[Exercise input]

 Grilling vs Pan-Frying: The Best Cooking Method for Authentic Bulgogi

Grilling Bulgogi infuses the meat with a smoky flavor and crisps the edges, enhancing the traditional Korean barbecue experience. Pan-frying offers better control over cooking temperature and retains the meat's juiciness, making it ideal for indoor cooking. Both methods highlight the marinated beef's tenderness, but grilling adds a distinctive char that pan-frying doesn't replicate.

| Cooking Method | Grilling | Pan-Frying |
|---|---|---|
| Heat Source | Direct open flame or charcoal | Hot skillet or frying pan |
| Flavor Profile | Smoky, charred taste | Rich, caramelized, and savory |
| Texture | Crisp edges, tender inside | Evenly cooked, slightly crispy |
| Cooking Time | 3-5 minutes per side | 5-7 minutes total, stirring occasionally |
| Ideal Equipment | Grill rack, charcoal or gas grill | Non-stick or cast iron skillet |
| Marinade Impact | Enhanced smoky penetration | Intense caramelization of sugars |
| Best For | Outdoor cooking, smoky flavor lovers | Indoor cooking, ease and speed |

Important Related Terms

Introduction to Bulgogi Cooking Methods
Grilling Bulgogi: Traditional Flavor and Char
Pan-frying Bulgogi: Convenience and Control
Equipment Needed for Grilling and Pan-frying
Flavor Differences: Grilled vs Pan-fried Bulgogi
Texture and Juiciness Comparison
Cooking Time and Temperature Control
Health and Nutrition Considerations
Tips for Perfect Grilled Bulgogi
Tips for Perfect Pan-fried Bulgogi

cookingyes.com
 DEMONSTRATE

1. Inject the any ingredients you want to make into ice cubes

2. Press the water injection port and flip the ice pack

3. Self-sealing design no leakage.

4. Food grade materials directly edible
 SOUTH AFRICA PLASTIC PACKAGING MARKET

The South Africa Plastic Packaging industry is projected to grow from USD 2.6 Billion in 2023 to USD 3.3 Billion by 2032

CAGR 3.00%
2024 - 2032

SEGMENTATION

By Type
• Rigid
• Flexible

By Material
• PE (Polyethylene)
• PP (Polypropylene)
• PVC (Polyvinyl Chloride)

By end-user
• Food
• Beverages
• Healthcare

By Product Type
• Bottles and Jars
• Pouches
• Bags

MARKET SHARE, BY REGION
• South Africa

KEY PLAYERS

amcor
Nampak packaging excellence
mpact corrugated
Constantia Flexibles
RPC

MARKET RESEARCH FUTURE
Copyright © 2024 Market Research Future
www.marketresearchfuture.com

[/Exercise input]

- Task objective -
The data is to be reproduced in full, every line intact.

- Result of the task -
 Grilling vs Pan-Frying: The Best Cooking Method for Authentic Bulgogi

Grilling Bulgogi infuses the meat with a smoky flavor and crisps the edges, enhancing the traditional Korean barbecue experience. Pan-frying offers better control over cooking temperature and retains the meat's juiciness, making it ideal for indoor cooking. Both methods highlight the marinated beef's tenderness, but grilling adds a distinctive char that pan-frying doesn't replicate.

| Cooking Method | Grilling | Pan-Frying |
|---|---|---|
| Heat Source | Direct open flame or charcoal | Hot skillet or frying pan |
| Flavor Profile | Smoky, charred taste | Rich, caramelized, and savory |
| Texture | Crisp edges, tender inside | Evenly cooked, slightly crispy |
| Cooking Time | 3-5 minutes per side | 5-7 minutes total, stirring occasionally |
| Ideal Equipment | Grill rack, charcoal or gas grill | Non-stick or cast iron skillet |
| Marinade Impact | Enhanced smoky penetration | Intense caramelization of sugars |
| Best For | Outdoor cooking, smoky flavor lovers | Indoor cooking, ease and speed |

Important Related Terms

Introduction to Bulgogi Cooking Methods
Grilling Bulgogi: Traditional Flavor and Char
Pan-frying Bulgogi: Convenience and Control
Equipment Needed for Grilling and Pan-frying
Flavor Differences: Grilled vs Pan-fried Bulgogi
Texture and Juiciness Comparison
Cooking Time and Temperature Control
Health and Nutrition Considerations
Tips for Perfect Grilled Bulgogi
Tips for Perfect Pan-fried Bulgogi

cookingyes.com
 DEMONSTRATE

1. Inject the any ingredients you want to make into ice cubes

2. Press the water injection port and flip the ice pack

3. Self-sealing design no leakage.

4. Food grade materials directly edible
 SOUTH AFRICA PLASTIC PACKAGING MARKET

The South Africa Plastic Packaging industry is projected to grow from USD 2.6 Billion in 2023 to USD 3.3 Billion by 2032

CAGR 3.00%
2024 - 2032

SEGMENTATION

By Type
• Rigid
• Flexible

By Material
• PE (Polyethylene)
• PP (Polypropylene)
• PVC (Polyvinyl Chloride)

By end-user
• Food
• Beverages
• Healthcare

By Product Type
• Bottles and Jars
• Pouches
• Bags

MARKET SHARE, BY REGION
• South Africa

KEY PLAYERS

amcor
Nampak packaging excellence
mpact corrugated
Constantia Flexibles
RPC

MARKET RESEARCH FUTURE
Copyright © 2024 Market Research Future
www.marketresearchfuture.com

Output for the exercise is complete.